Two Variable Cross-Tab option
· Cross-tabs for total frequencies, percent of total, percent of rows and percent of columns
· Column graphs of the above tables
Operates on two variables at a time and in interval form. Numerical or categorical variables permitted. Either discrete or continuous numerical data can be used. For example, we may want a cross-tabulation of 'Gender' by 'Hours Worked' in 10-hour groups. The lower bounds of each interval for each variable are entered as for Frequency Interval. A 'Chi-Square Test of Independence' is given as an option: note that it uses an alpha level of 5%. The p-value from the test is also shown, which can be used to compare to other alpha levels if required. Cross-tabulations can be graphed. For example, Percent of Row and Percent of Column tables can be plotted as column graphs, thus providing an alternative to the tables for identifying whether relationships exist between two variables.
PaceXL - GROUPED DATA
Grouped Data - Broad functions
The Grouped Data routine is used when data are already in grouped form, either as a frequency distribution or as a cross-tab. (A cross-tab is also known as either a two-way cross-tabulation or a contingency table).
With Frequency Distributions, the Data Area may include more than one frequency column (for example, frequencies for males and for females and for the two combined).
(Note that the Tabulations and Histograms dialog is used for grouping ungrouped/raw data into frequency distributions and cross-tabs. Once the data are grouped, the output from 'Tabulations and Histograms' is similar to that obtained from 'Grouped Data'.)
The Grouped Data routine provides the options detailed below, grouped by page tab from the dialog window.
Frequency Distribution
With frequency distributions, the Data Area must include two data columns, including one column for the midpoints of the classes for each interval. (The midpoints should not be included as the Row Headers.) Output available includes:
· Sample data - Summary measures (mean, standard deviation, etc.)
· Population data - Summary measures (mean, standard deviation, etc.)
· Percentile - For the percentage entered
· Table/Plot: Single column - this generates a frequency distribution or histogram for the selected column of frequencies
· Goodness of fit: Normal
· Multiple Plots - Frequency curve, polygon or histogram for two or more frequencies plotted on the one graph
Choose Measures
· Add to or reduce the range of summary measures calculated
Two Variable Cross-Tab
· Cross-tabs for total frequencies, percent of total, percent of rows and percent of columns
· Column graphs of the above tables
· Test of independence
PaceXL - PROBABILITY DISTRIBUTIONS
Probability Distributions - Broad functions
The two broad functions of the Probability Distributions routine are to:
· calculate probabilities for a given probability distribution
· calculate values of the 'variable' corresponding to given probabilities for a particular distribution
A Data Area is not required for any calculations.

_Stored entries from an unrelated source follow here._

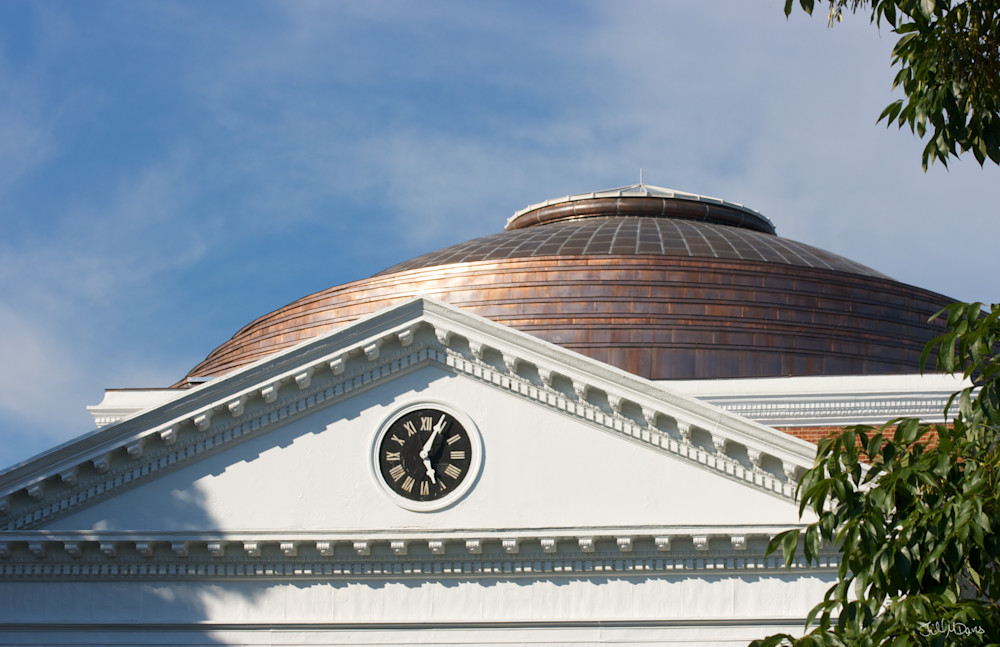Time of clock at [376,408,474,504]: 5:04
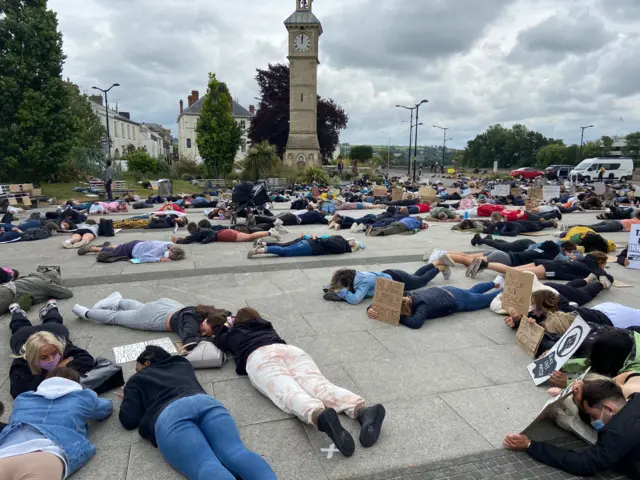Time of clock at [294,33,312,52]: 12:00
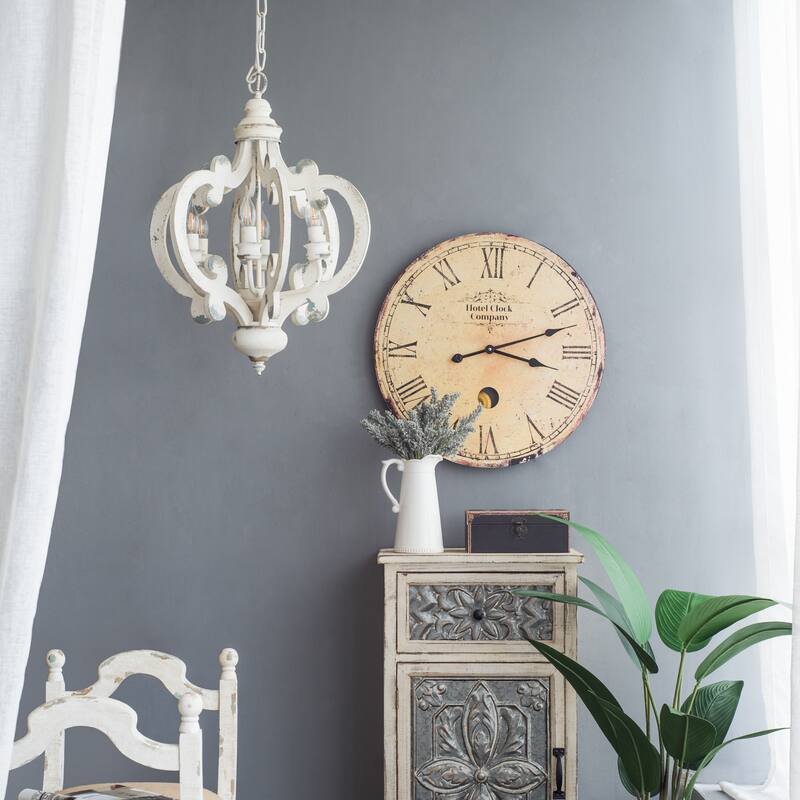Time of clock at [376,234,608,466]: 3:11
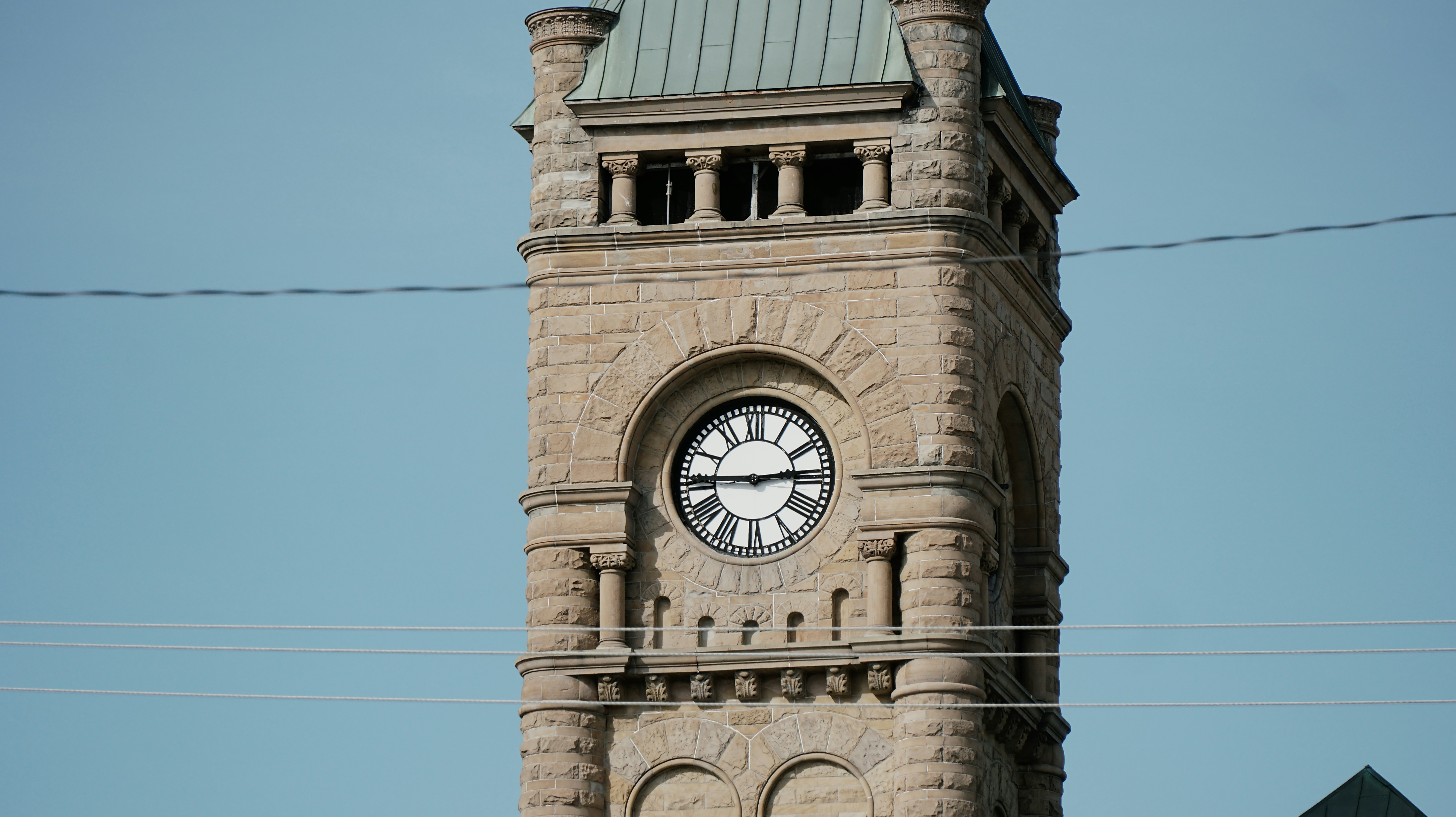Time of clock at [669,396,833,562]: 2:45
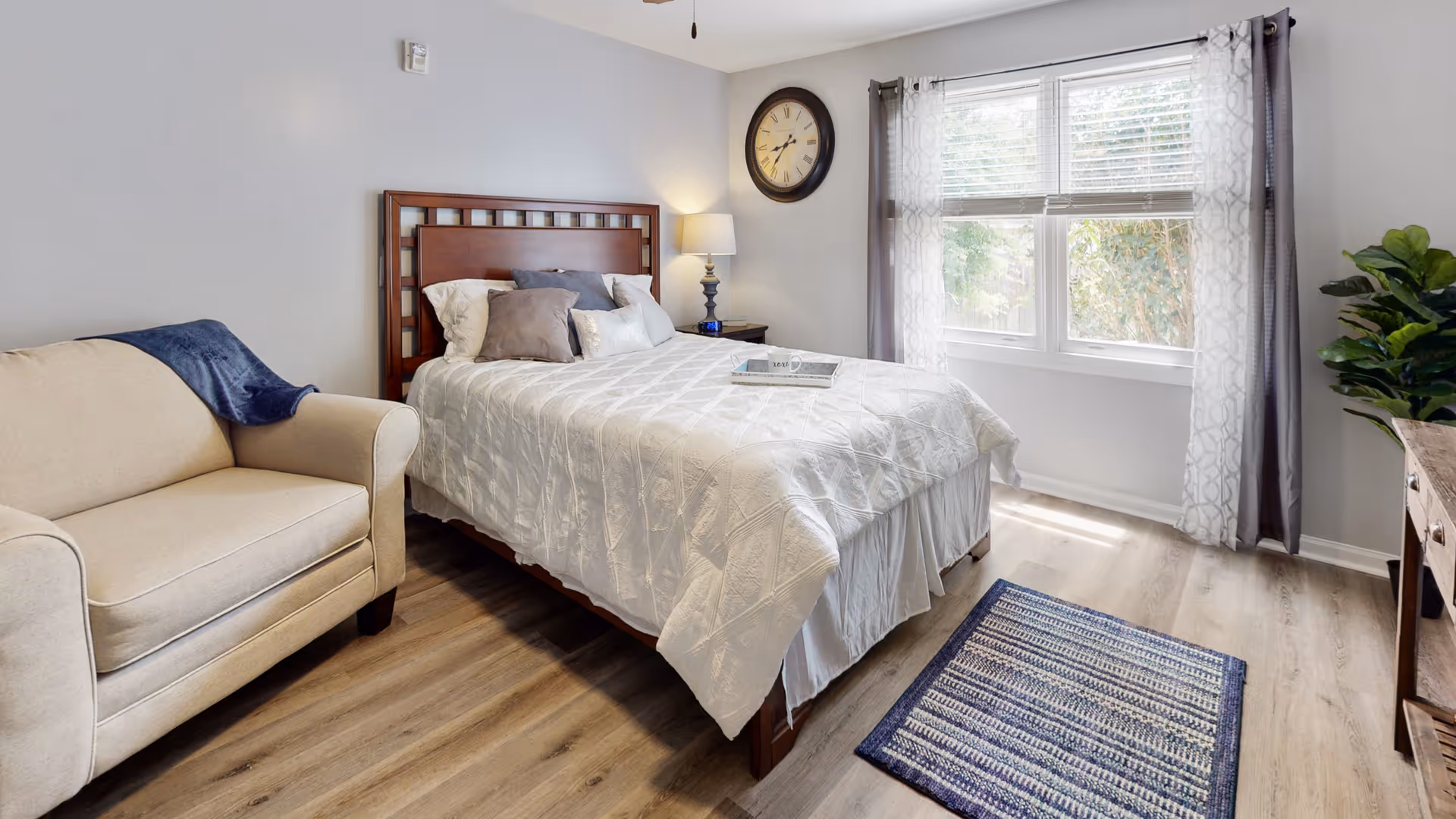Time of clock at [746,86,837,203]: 8:36
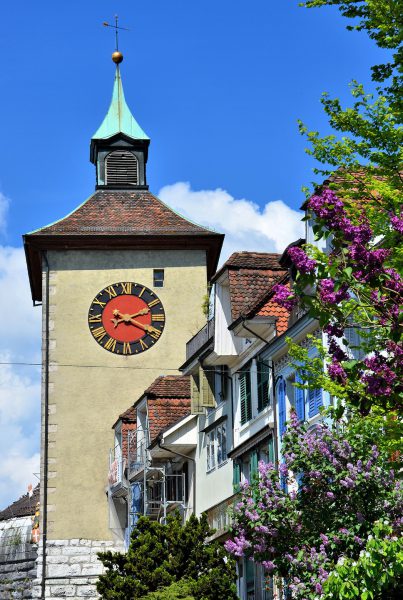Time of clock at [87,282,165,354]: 2:19
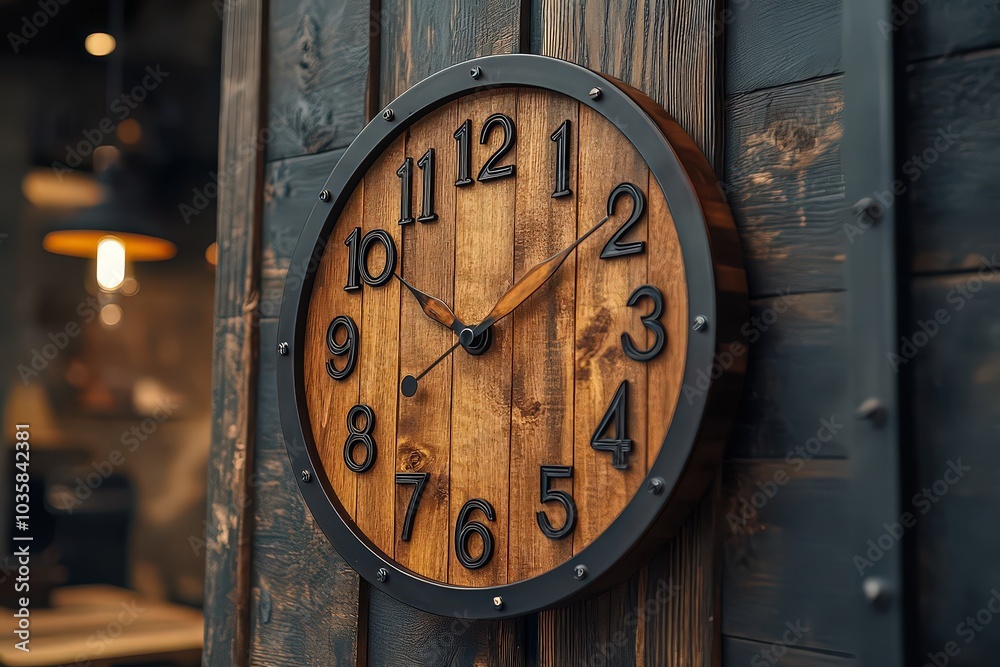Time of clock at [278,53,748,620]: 1:50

Probability distributions available
The eight distributions available are:
· Uniform distribution
· Binomial distribution
· Poisson distribution
· Normal distribution
· Standard normal distribution
· t distribution
· Chi-Square distribution
· F distribution
Uses of this routine
The probability distribution routines can be used in a number of ways but in particular:
· to replace or extend probability tables of the type given in the back of textbooks
· to help solve standard textbook-type problems involving probability distributions
Performing calculations
In each case you need to:
· enter the parameters for the distribution, and
· either a probability value or the values of the 'variable'
Calculations are displayed in the dialog itself. Updating is immediate, once a value of a parameter or input value is updated.
Use the Update button to update values once an input has been altered.